Ensure projects are aligned. Today its table stakes to align your projects with a core business strategy. But that alone doesn’t guarantee funding. You need to show that money spent on IT today helps your organization earn more money tomorrow. Let’s say, for example, your business is expanding its geographic footprint forcing IT into a network upgrade. Savvy IT managers don’t just base spending needs on new functionality or vendor price-breaks, they interview users and build a business case that shows how the network upgrade will drive sales gains and enable more at-bats for sales reps. This kind of focus frames IT as an enabler of sales growth.

Review your results. An important next step is making time for post-launch analysis. This is perhaps the most common oversight I’ve seen. I just can’t understand why some IT teams consistently stop short of reviewing their projects and publicizing how they contributed to increased revenue. An IT team I heard about recently provides a great example of how it should be done: They implemented an ERP system and followed-up with metrics from finance that showed a dramatic improvement in receivable collections and cash flow after the new system went live. Because they took time to review their results, this diligent IT team associated its efforts with positive financial metrics all year long.
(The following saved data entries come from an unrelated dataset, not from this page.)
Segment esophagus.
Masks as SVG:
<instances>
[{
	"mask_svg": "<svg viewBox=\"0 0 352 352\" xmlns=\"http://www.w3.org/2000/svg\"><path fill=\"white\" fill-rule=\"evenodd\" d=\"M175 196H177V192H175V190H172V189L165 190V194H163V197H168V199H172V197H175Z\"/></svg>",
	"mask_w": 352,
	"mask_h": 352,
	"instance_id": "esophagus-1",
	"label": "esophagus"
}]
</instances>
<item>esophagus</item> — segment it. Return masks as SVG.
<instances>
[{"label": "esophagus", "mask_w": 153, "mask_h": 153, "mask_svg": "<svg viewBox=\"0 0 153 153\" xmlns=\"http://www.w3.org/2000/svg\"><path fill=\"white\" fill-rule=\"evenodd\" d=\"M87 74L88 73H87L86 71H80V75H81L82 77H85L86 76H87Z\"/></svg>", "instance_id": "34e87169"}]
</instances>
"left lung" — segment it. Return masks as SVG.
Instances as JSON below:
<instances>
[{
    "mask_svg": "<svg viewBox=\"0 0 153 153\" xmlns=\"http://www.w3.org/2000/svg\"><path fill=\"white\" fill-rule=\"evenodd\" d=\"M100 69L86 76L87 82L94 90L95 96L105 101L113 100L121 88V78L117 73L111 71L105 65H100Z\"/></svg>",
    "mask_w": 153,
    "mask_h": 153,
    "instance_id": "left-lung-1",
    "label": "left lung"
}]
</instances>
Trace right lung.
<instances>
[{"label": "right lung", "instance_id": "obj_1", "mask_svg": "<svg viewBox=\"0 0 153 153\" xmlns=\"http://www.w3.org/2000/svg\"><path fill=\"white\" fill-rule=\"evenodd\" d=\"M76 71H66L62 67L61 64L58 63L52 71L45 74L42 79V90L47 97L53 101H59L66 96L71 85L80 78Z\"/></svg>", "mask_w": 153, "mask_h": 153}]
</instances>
Share successes. Successful IT leaders must be good story tellers and be able to back up their stories with facts that resonate with business leaders — like how sales rose 30 percent after a new distribution center came online. The best IT story tellers are able to pinpoint an exciting business event, and show — in non-technical terms — how IT helped make it happen. Having IT managers sit in on sales team calls is a good opportunity to literally show that IT is listening as well as to share success stories. Examples of this kind of team spirit also make a CFO much more comfortable approving future funding requests.

Charge forward not back

Some time ago it was popular to allocate IT overhead costs and charge them back to specific business units. Often, the result of these efforts were complaints that the charges were unfair. The net result was IT was viewed as a tax collector. Instead of doing charge-backs, more leaders today are working to associate their support with high potential profit areas. While it may take more thought, you can creatively do this by showing things like:

How many sales leads marketing gets from the IT-enabled website. How many new customers were acquired since a product launched. How much airfare costs fell with a new videoconferencing system.

Branding IT as an enabler of revenue growth creates more interesting conversations around the office and (take it from me) helps loosen a CFOs grip on the checkbook. Aligning IT with revenue fuels faster innovation by focusing IT resources where the business action is. Sharing business objectives also boosts team morale because IT is more tightly associated with business wins.

Be patient, but persistent; it takes time to transform your image from a cost center to a profit center. Doing so demands quality time spent with sales, operations and finance leaders. It’s all about asking questions that demonstrate IT wants to learn about sales and income trends, and how their efforts later reflect on the income statement. It’s about making everyone believe your core competency is supporting user applications, customer needs and business growth, not just blinking lights in the data center.

When you can draw clear lines between your IT costs and business income, you make IT far more relevant in the process. And I’m willing to bet next year’s budget gets bigger as well.

Greg Baker is the chief financial officer for Logicalis, an international provider of integrated information and communications technology solutions and services, where he oversees finance, accounting, treasury and strategic planning. Prior to joining Logicalis, Mr. Baker held key finance positions with Thomson Reuters, a Tier-1 automotive supplier, private equity firm Talon LLC, and PricewaterhouseCoopers.